“Solución Democracia” es una videoserie producida por Hypermedia Live que explora el protagonismo de la mujer cubana en el espacio público contemporáneo. A través de entrevistas en profundidad, la serie se adentra en las trayectorias de mujeres que, desde distintos ámbitos, cuestionan narrativas oficiales y dejan una huella significativa en la sociedad cubana.
Cada entrega acerca a nuestros lectores y espectadores al trabajo de estas figuras, a sus experiencias vitales y al impacto social de sus acciones, tanto dentro de la isla como en la diáspora. El objetivo es contribuir a un diálogo necesario sobre ciudadanía, poder y los desafíos específicos que enfrenta la mujer en la Cuba actual.
En esta ocasión conversamos con Ana Sofía Benítez Sirvente, conocida públicamente como Anna Bensi.
Ana Sofía Benítez Sirvente es una creadora de contenidos y voz cívica emergente que, desde su experiencia cotidiana en Cuba, se ha convertido en una de las expresiones más visibles y reconocibles del pensamiento crítico joven en la isla.
Graduada como técnico en Prótesis Estomatológica, su irrupción en el espacio público no responde a una militancia orgánica ni a una formación política tradicional, sino a una decisión ética: negarse a normalizar lo que se vive en silencio.
Su tránsito desde contenidos culturales y de entretenimiento hacia la denuncia social marca un punto de inflexión generacional.
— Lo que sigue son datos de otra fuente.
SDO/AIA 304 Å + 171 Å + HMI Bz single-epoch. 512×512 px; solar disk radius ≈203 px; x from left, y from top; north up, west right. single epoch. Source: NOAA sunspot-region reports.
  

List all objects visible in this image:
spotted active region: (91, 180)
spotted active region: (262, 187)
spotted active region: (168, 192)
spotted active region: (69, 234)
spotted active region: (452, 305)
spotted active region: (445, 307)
En videos breves, claros y cuidadosamente argumentados, Anna Bensi desmonta algunos de los pilares simbólicos del discurso oficial —la educación supuestamente “gratuita”, la obediencia como virtud cívica, la censura como mecanismo aceptado— sin recurrir a la consigna ni al exceso retórico.
Esa sensatez discursiva, unida a una valentía poco común para su edad, ha generado un impacto profundo dentro y fuera de Cuba. En la isla, muchas personas reconocen en su voz una forma de representación colectiva: alguien que dice en público lo que durante años se aprendió a callar. En el exilio y la diáspora, su figura despierta una solidaridad transversal que valora su madurez, su claridad y el hecho de hablar desde dentro. En un contexto marcado por la polarización, Anna Bensi se ha convertido en un punto de referencia precisamente porque no grita, no exagera y no miente.
Como consecuencia de su activismo digital, ha enfrentado presiones institucionales, cortes arbitrarios de servicios, pérdida de empleo y advertencias directas por parte de las autoridades. Su caso confirma que, en la Cuba actual, incluso la exposición racional y contenida de la experiencia cotidiana resulta profundamente subversiva.
Su discurso se basa, según sus propias palabras en el hecho de que “el peor enemigo de la dictadura es la verdad”.